Lastly, social health insurance systems tend to have more provider competition, which may help some aspects of performance. However, the evidence that this explains significant differences in outcomes is very limited. It does, however, imply that providers are not owned by central government and that social insurance systems have hospitals owned by a mix of the for-profit private sector, not-for-profit organisations and local government.

Do we have the basics in place for a fair system?

European social health insurance systems are generally quite equitable and offer a high level of coverage. But they are also embedded in systems with higher levels of staffing, beds and facilities, lower income inequality, and a long tradition of mutual types of governance and social solidarity. As already noted, they also have providers that are independent of government. 

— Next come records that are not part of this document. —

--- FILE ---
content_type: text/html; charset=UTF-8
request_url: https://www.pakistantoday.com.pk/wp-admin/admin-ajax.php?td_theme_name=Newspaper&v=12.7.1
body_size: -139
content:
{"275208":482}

Without some of these pre-conditions, a shift to social insurance in the UK – where the gap between rich and poor is very large, and the health system is mostly state owned and lacks beds and staff – could lead to a number of adverse changes:

  • the exit of higher earners to private insurers
  • insurers try and exclude those with serious risk factors unless there is active risk equalisation and regulation (which they will probably resist)
  • bidding by insurers to secure access to scarce clinical staff and resources leading to inflation of medical fees and salaries
  • the departure of many NHS staff in areas with a high demand for private care
  • rump of NHS services providing poor services to the chronically ill and less well off
  • if the insurers were more like commercial insurers rather than the organisations found in European social health insurance systems, there are risks of a number of bad practices that are common in the USA, such as large numbers of non-comparable plans, bureaucracy, exclusions and high costs.

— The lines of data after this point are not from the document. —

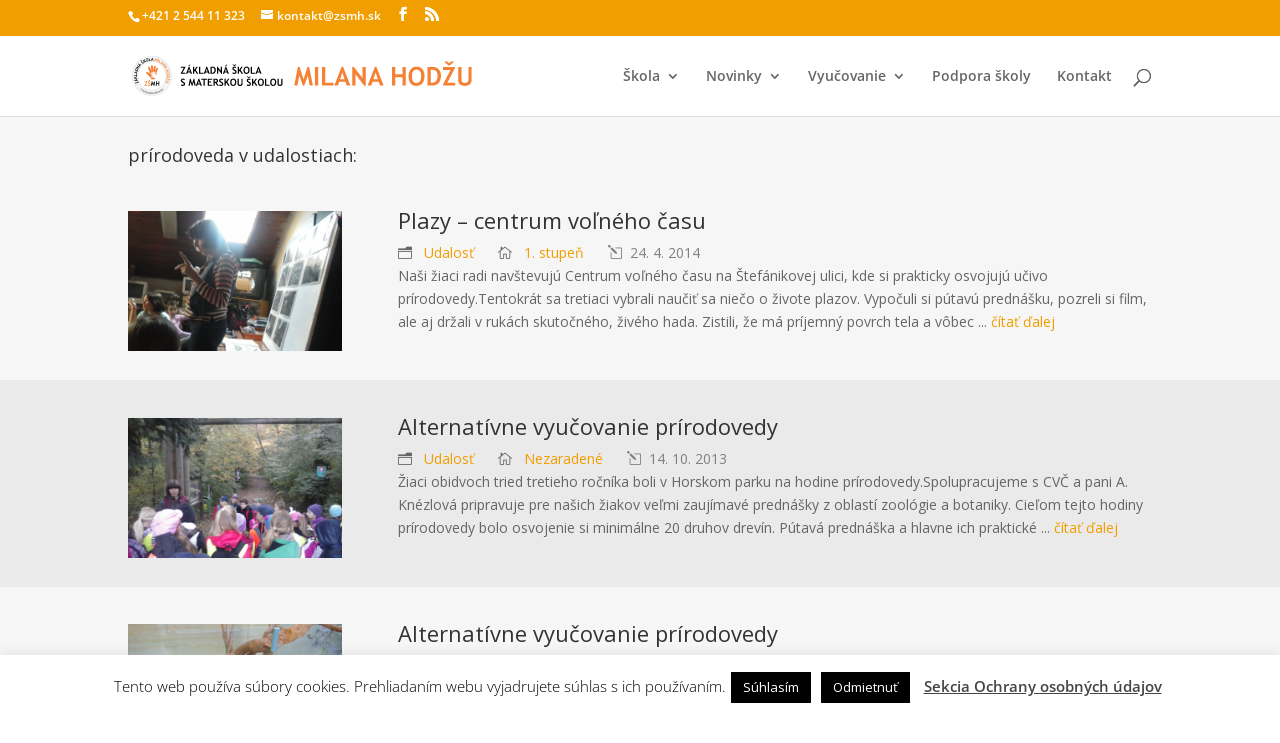

--- FILE ---
content_type: text/css
request_url: https://zsmh.sk/wp-content/plugins/kalendar/tiva-events-calendar/assets/css/calendar.css?ver=6.9
body_size: 1133
content:
/* kalendar moje css */

a.kalendar_link_na_citaj_cele {
	
	color: orange !important;
}
a.kalendar_link_na_citaj_cele:hover {
	
	color: black !important;
}

/* tootip na calendar  */
.event-tooltip-item {
}

.event-tooltip-item .event-name{
}	
.event-tooltip-item .event-image img{
}	
.event-tooltip-item .event-intro{
}	
.event-tooltip-item {	
	line-height: 1.6em;	
}			














/* Common */
.hidden-fields {
	display: none;
}
.cleardiv {
	clear: both;
}
.loading {
	text-align: center;
	margin: 130px 0;
}
.tiva-events-calendar {
	font-family: "Helvetica Neue",Helvetica,Arial,sans-serif;
}

/* Bar */
.events-calendar-bar {
	margin-top: 20px;
}
.events-calendar-bar .bar-btn.active {
	background: #f19e00;
}
.events-calendar-bar .bar-btn {
	color: #fff;
    background: #757575;
    padding: 3px 10px 3px 28px;
    -moz-border-radius: 3px;
    -webkit-border-radius: 3px;
    border-radius: 3px;
    font-size: 14px;
    border: 0;
    margin-right: 10px;
	line-height: 26px;
	cursor: pointer;
	display: inline-block;
	position: relative;
}
.events-calendar-bar .bar-btn:hover {
	background: #f19e00;
}
.events-calendar-bar .back-calendar {
	padding: 3px 10px 3px 22px;
	margin-right: 0;
	float: right !important;
}
.events-calendar-bar .bar-btn i {
	position: absolute;
	left: 10px;
}
.events-calendar-bar .calendar-view i {
	top: 7px;
}
.events-calendar-bar .list-view i {
	top: 9px;
}
.events-calendar-bar .back-calendar i {
	top: 9px;
}

/* Calendar */
.tiva-calendar .calendar-table {
	table-layout: auto;
	box-sizing: content-box;
	border-right: 0;
}
.tiva-calendar .calendar-table th, .tiva-calendar .calendar-table td {
	border-bottom: none;
	border-right: none;
	padding: 8px;
}
.tiva-calendar .calendar-btn span {
	font-size: 14px;
	color: #fff;
}

/* Tooltip */
.calendar-day-event {
	position: relative;
}
.calendar-day-event .tiva-event-tooltip {
	position: absolute;
    z-index: 9999;
    width: 180px;
    left: 50%;
	margin: 0 0 0 -100px;
    bottom: 35px;
    background: #f5f5f5;
    opacity: 0;
	border: 1px solid #cccccc;
	box-shadow: 0 0 5px 2px rgba(145,145,145,.35);
    border-radius: 6px;
	pointer-events: none;
	padding: 10px;
	text-align: left;
	-webkit-transform: translate3d(0,-10px,0);
	transform: translate3d(0,-10px,0);
	-webkit-transition: opacity 0.3s, -webkit-transform 0.3s;
	transition: opacity 0.3s, transform 0.3s;
}
.calendar-day-event .tiva-event-tooltip::before, .calendar-day-event .tiva-event-tooltip::after {
	top: 100%;
	left: 50%;
	border: solid transparent;
	content: " ";
	height: 0;
	width: 0;
	position: absolute;
	pointer-events: none;
}
.calendar-day-event .tiva-event-tooltip::after {
	border-color: rgba(245, 245, 245, 0);
	border-top-color: #f5f5f5;
	border-width: 8px;
	margin-left: -8px;
}
.calendar-day-event .tiva-event-tooltip::before {
	border-color: rgba(204, 204, 204, 0);
	border-top-color: #cccccc;
	border-width: 9px;
	margin-left: -9px;
}
.calendar-day-event .tiva-event-tooltip .event-tooltip-item {
	border-bottom: 1px dotted #666;
	margin-bottom: 10px;
	padding-bottom: 10px;
}
.calendar-day-event .tiva-event-tooltip .event-tooltip-item:last-child {
	border-bottom: none;
	margin-bottom: 0;
	padding-bottom: 0;
}
.calendar-day-event .tiva-event-tooltip .event-time {
	display: inline-block;
	font-size: 12px;
	color: #fff;
    background: #757575;
    padding: 0 5px;
    -moz-border-radius: 3px;
    -webkit-border-radius: 3px;
    border-radius: 3px;
    border: 0;
    margin-bottom: 5px;
	line-height: 22px;
}
.calendar-day-event .tiva-event-tooltip .event-time i {
	margin-right: 5px;
}
.calendar-day-event .tiva-event-tooltip .event-name {
	font-size: 15px;
	line-height: 20px;
	margin-bottom: 6px;
	color: #000000;
}
.calendar-day-event .tiva-event-tooltip .event-image  img {
	width: 100%;
	margin-bottom: 6px;
	border: 1px solid #EEE;
}
.calendar-day-event .tiva-event-tooltip .event-intro {
	font-size: 14px;
}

This is not a theoretical scenario. This was broadly the impact of health insurance coverage reforms in Chile in the 1980s. The risk is that in aiming for Otto von Bismarck’s venerable German system, we get General Pinochet’s or a poor version of what happens in the USA. 

The best way forward?

Social insurance will not provide most of the benefits that its advocates hope for, and that’s because the NHS’s problems run deeper. But even if it was the answer, the path to getting there would be very difficult. It requires an expansion in capacity, investment in new systems and huge organisational change, including the privatisation of providers. This would be hugely disruptive, likely unpopular among staff and perhaps the public, and would take many years. Is it possible to capture some of the successes of other countries’ systems, whether insurance- or tax-based, with a less all-consuming approach?

 

Suggested citation

Edwards N (2022) ‘Myth #3: “We should copy other countries and adopt a social insurance model”’. Nuffield Trust blog, 1 November.